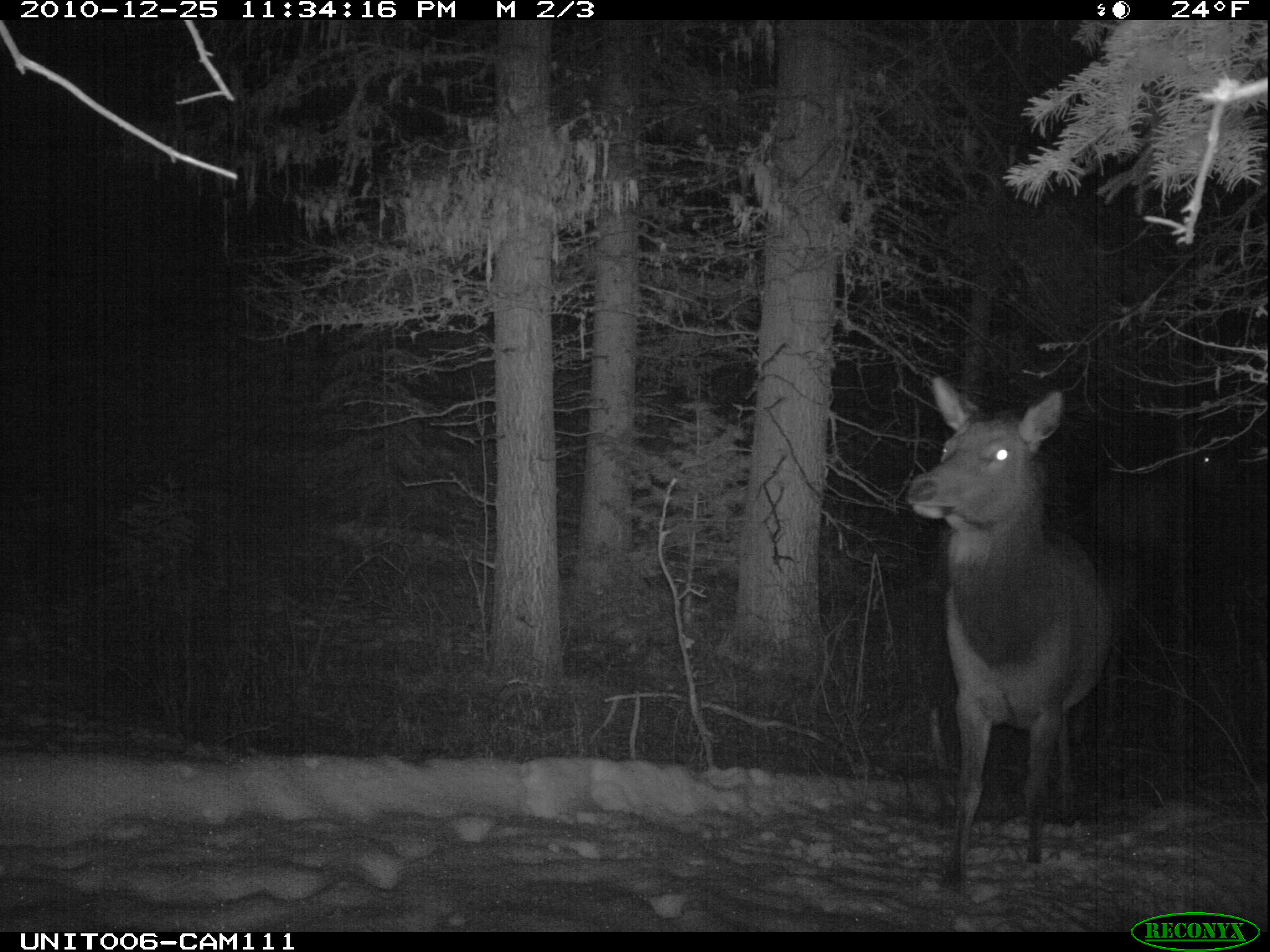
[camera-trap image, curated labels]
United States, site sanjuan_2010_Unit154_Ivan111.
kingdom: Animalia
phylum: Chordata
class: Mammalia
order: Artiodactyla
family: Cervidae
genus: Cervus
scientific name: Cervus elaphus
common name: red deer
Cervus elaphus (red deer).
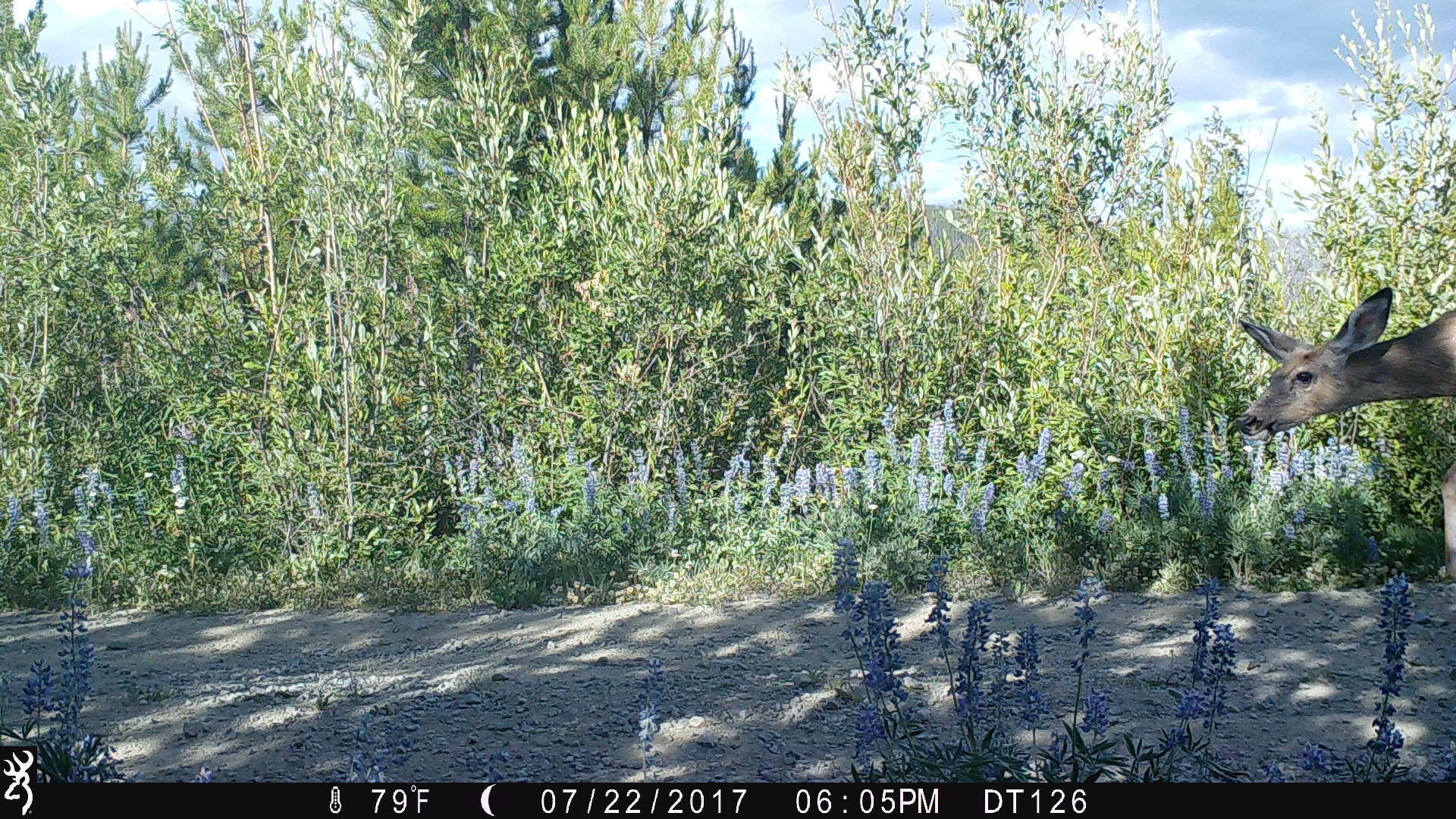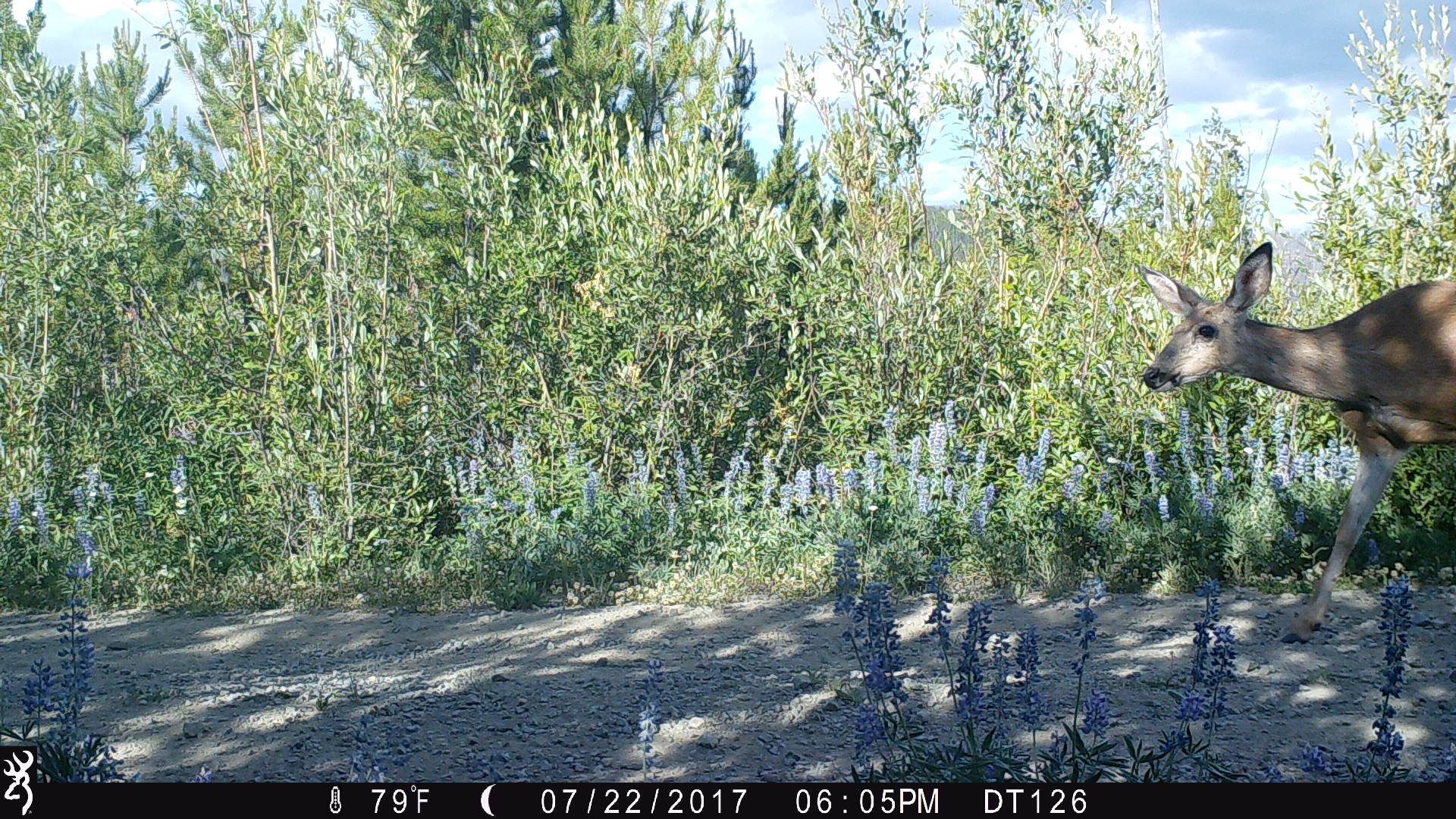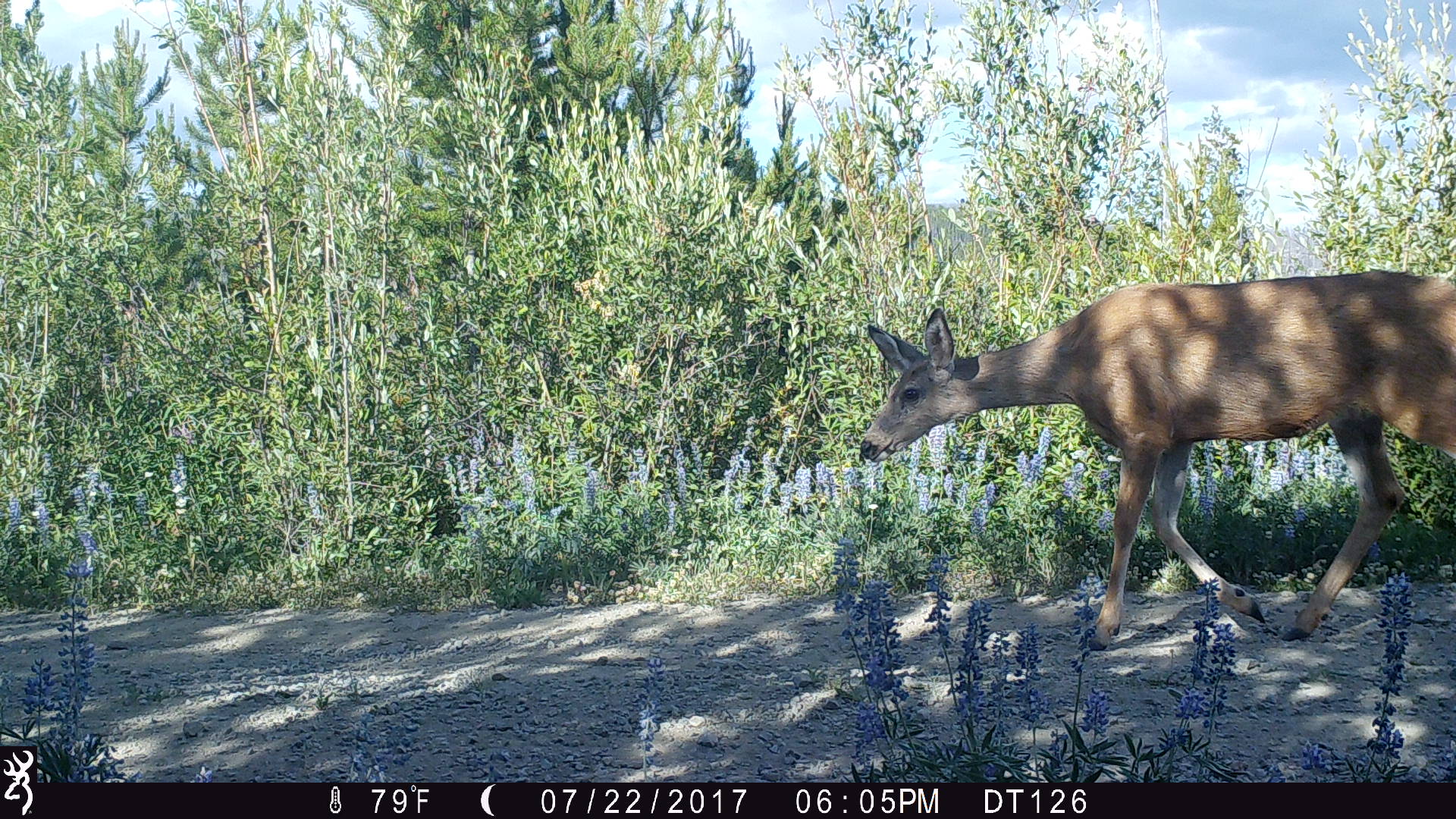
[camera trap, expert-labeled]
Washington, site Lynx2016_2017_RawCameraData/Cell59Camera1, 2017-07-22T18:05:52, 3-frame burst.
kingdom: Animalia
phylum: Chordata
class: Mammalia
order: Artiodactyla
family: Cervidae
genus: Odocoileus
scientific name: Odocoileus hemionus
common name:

------------------------------------------------------------------------

§ BRIEF
Repeat the lines above, from the one containing "[camera trap, expert-labeled]" to the final line, word for word and with nothing else.

§ EXERCISE RESULT
[camera trap, expert-labeled]
Washington, site Lynx2016_2017_RawCameraData/Cell59Camera1, 2017-07-22T18:05:52, 3-frame burst.
kingdom: Animalia
phylum: Chordata
class: Mammalia
order: Artiodactyla
family: Cervidae
genus: Odocoileus
scientific name: Odocoileus hemionus
common name:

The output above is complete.